Creating a sustainable future for wholesale

Sustainability wholesale

How does the wholesale channel approach sustainability – and what needs to be done to improve its long-term credentials?

Sustainability may have taken a back seat over lockdown, with certain wholesalers placing it far down on their list of priorities. However, with business slowly returning to relative normality, it has again become a hot topic and one that should have an influence in the key decisions made across operations.

The time devoted to being sustainable varies hugely within the channel. While some companies choose to do the bare minimum, there are others that are fiercely committed to it.

Confex is one of the latter, with the buying group becoming the first in the industry to run Green Awards, in which it rewards its wholesale members for their sustainable practices.

“This is now in its eighth year,” explained its marketing and HR director, Jess Douglas. “It is judged by an eco-industry expert, and it is amazing how much our members have embraced this award and their eco credentials in the past eight years.

“From warehouse logistics and energy-saving techniques to sharing recycling facilities on trading estates, there is a plethora of ways in which wholesalers can not only become more eco-friendly businesses, but also save money along the way,” she added.

Dunsters was the recent recipient of the Green Wholesaler of the Year award, and its managing director, Hannah Barlow, offered examples of how she runs a sustainable operation.

“We are conducting a review of our procurement policy to ensure we are working with responsible, like-minded companies,” Barlow (pictured below, far left) explained, adding that the business has also introduced environment and sustainability as an agenda item on all meetings, as well as creating a quarterly ‘Thinking Forward’ committee with representatives from all areas of the business, with the remit of looking at ways of further improving its commitment to the environment.

“We have already made great improvements to our environmental footprint introducing LED lighting, electric vehicles, new recycling and waste management initiatives, and have plans in place for further changes to enable us to continue operating responsibly and to protect the environment we operate in,” she concluded.

North West Teas is another environmentally-conscious wholesaler, according to its business development manager, Ryan Torrible. “From installing solar panels on the roof to frequently updating the fleet of vans to lower carbon emissions, sustainability has always been high on the priority list. The aim is to have the entire fleet of vans electric in the next five years. There are also incentives for managers to get electric cars. There is also a recycling initiative in place for all the excess packaging received with orders,” he said.

Meanwhile, a recent cross-sector industry report commissioned by the independent sustainability consultancy Gaia showed that Swedish wholesaler Menigo cut its waste by 27% and its carbon footprint by 302,000kg last year after implementing a forecasting and replenishment solution.

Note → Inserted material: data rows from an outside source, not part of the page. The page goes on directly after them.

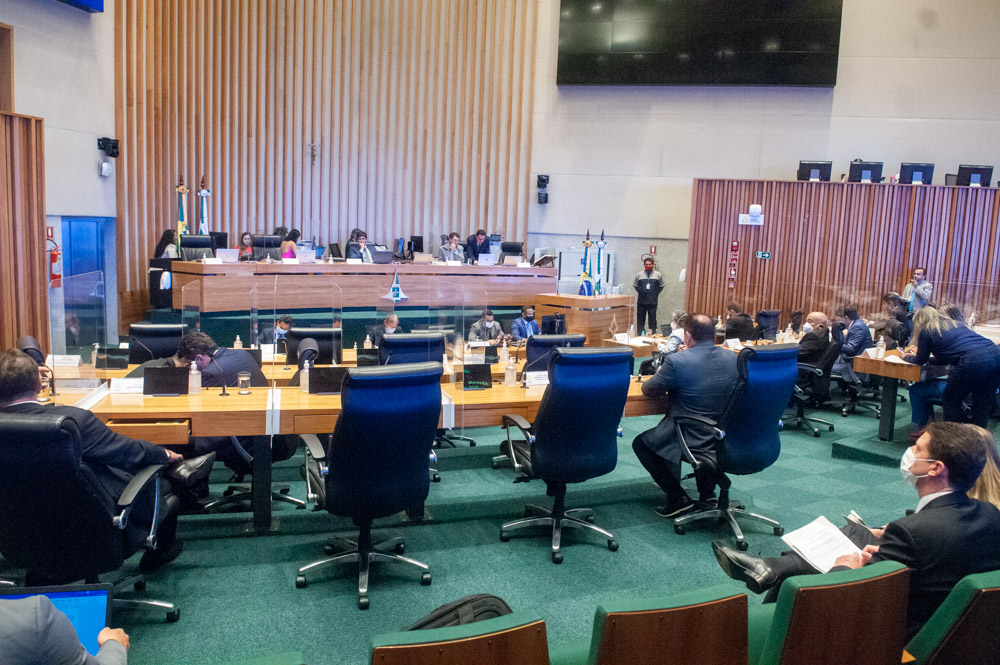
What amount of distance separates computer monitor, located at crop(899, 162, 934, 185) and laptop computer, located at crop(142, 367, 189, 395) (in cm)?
1136

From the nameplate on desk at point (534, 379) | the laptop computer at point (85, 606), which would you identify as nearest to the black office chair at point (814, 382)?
the nameplate on desk at point (534, 379)

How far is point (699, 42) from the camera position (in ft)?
40.6

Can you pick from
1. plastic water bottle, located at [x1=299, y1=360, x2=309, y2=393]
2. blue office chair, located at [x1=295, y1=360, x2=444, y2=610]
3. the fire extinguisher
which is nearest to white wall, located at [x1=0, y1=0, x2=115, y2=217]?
the fire extinguisher

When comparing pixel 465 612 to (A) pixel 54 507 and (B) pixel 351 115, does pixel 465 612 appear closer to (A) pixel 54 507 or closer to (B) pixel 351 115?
(A) pixel 54 507

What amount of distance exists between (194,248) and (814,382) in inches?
313

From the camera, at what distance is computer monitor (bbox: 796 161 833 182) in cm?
1202

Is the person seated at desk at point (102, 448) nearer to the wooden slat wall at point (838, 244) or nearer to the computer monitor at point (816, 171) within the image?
the wooden slat wall at point (838, 244)

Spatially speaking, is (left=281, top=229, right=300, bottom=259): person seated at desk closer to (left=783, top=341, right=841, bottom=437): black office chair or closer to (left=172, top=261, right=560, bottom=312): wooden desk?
(left=172, top=261, right=560, bottom=312): wooden desk

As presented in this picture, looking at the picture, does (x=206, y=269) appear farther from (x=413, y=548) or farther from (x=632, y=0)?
(x=632, y=0)

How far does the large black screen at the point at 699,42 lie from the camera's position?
1204 cm

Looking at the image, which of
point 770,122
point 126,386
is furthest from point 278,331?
point 770,122

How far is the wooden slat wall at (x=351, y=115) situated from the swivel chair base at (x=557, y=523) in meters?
9.61

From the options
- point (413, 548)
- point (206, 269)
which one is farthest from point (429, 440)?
point (206, 269)

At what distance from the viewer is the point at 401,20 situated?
43.1ft
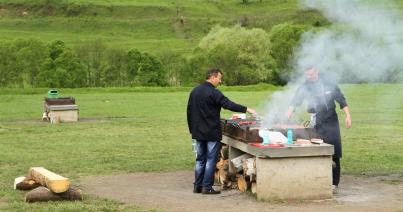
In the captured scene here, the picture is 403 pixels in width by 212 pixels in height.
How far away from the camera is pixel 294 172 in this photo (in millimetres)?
10953

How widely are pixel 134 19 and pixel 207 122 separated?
110 meters

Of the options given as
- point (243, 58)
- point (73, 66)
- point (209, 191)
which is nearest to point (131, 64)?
point (73, 66)

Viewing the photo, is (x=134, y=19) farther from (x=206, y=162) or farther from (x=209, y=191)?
(x=209, y=191)

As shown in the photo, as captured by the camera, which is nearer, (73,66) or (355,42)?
(355,42)

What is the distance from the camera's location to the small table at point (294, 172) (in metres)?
10.9

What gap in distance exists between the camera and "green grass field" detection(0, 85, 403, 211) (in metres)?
14.2

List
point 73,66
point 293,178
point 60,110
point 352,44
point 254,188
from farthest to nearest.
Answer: point 73,66 → point 60,110 → point 352,44 → point 254,188 → point 293,178

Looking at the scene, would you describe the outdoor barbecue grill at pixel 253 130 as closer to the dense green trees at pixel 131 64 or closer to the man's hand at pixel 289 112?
the man's hand at pixel 289 112

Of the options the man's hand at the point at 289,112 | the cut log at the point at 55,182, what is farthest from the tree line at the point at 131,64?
the cut log at the point at 55,182

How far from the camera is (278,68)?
5847 cm

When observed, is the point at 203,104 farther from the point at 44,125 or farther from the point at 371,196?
the point at 44,125

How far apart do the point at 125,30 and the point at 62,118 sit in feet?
293

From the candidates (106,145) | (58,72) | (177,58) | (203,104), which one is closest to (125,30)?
(177,58)

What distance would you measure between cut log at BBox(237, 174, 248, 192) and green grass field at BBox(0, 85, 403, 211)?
7.44 ft
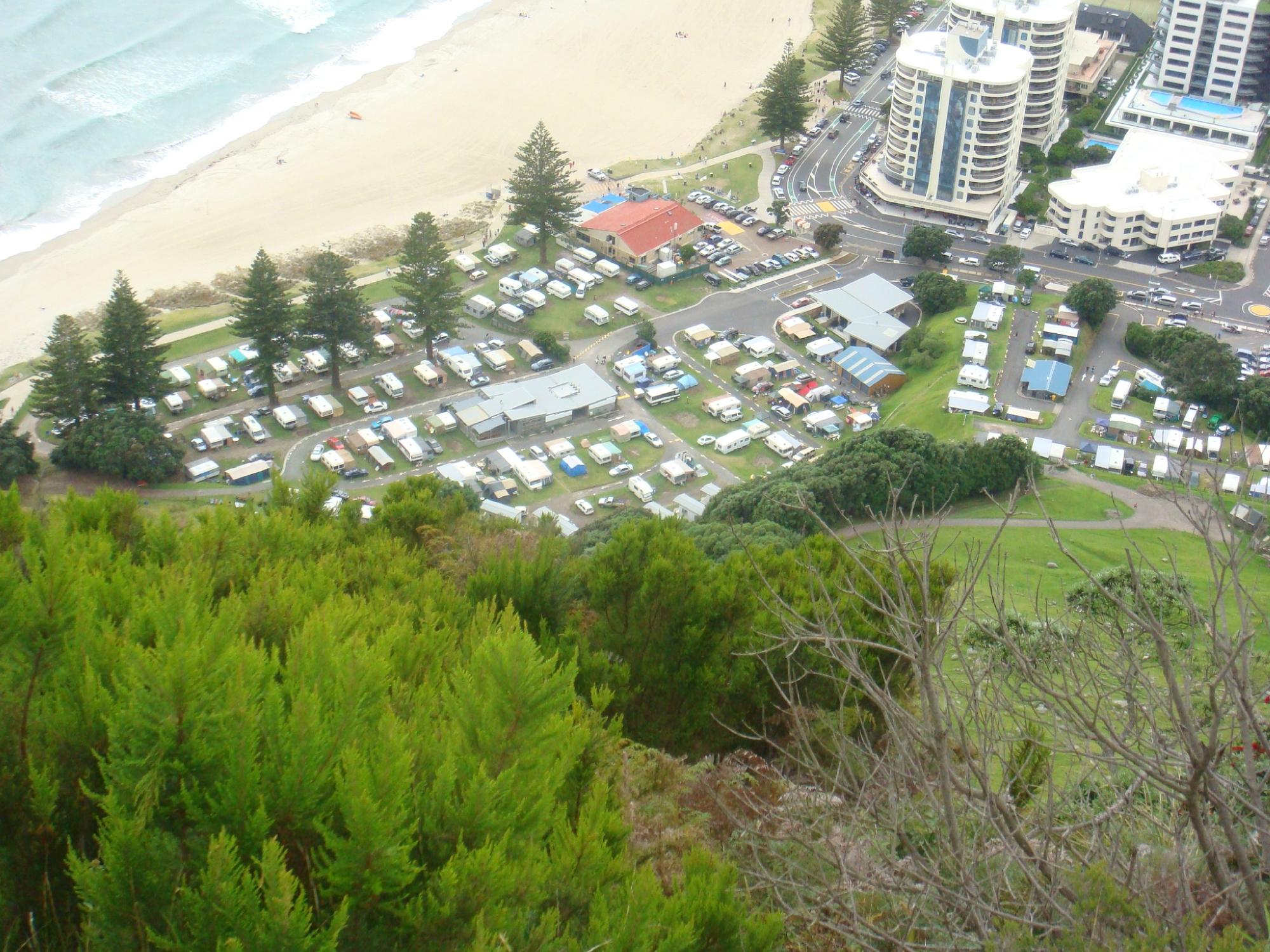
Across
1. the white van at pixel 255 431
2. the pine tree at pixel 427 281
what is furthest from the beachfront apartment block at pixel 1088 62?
the white van at pixel 255 431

Closer to home, Brakes made the announcement year that it has removed 96% of what it deems hard-to-recycle plastics out of its supply chain, following a 2018 commitment to eliminate all non-recyclable hard black plastic from its own-brand products.

The remaining 4% is now made up of SKUs of smaller items such as screw tops, with the foodservice wholesaler claiming to be on target to meet its 2ZERO20 commitment.

Elsewhere in the commitments, Brakes pledged to continually reduce other unnecessary packaging for its customers, while working with experts to identify other problematic areas.

As a response to this, it has set up a packaging forum to share best practice and discuss potential alternatives, and was the first delivered wholesaler to join the UK Plastics Pact.

Arguably, though, the flag bearer for sustainability within the industry is Cotswold Fayre – currently the only B Corps wholesaler in the UK.

“As a B Corp, whose certification assesses companies on how good they are for the world, we are led by the B Corp extensive assessment, which is broken down into Governance, Workers, Community and Environment,” explained its chief executive, Paul Hargreaves (pictured below).

“Clearly, we are trying to maximise on all of these areas, but have made particular progress on the environmental side over the past two years, by being led by the challenges set within the assessment and inspired by the good practice of other B Corps.”

He went on to explain that its main initiative over the past year has been to go carbon neutral.

“We have done this by reducing the carbon in our distribution to customers by 46% and offsetting the remaining 54%.

“We continue to reduce carbon completely and head towards zero, which we will make good progress on over the next few years as electric lorries become more viable for national businesses.”

Cotswold Fayre also goes one step further and insists that its suppliers follow its path of sustainability. Hargreaves says: “However, we know that transformation doesn’t happen overnight. As long as suppliers are aligned with us and heading towards more sustainability in packaging, product manufacture and logistics, we will gently continue to apply pressure for change.”

While Cotswold Fayre might be a rarity within the channel, the signs are there that the tide is turning and its practices and operations will become the norm across all wholesale operations.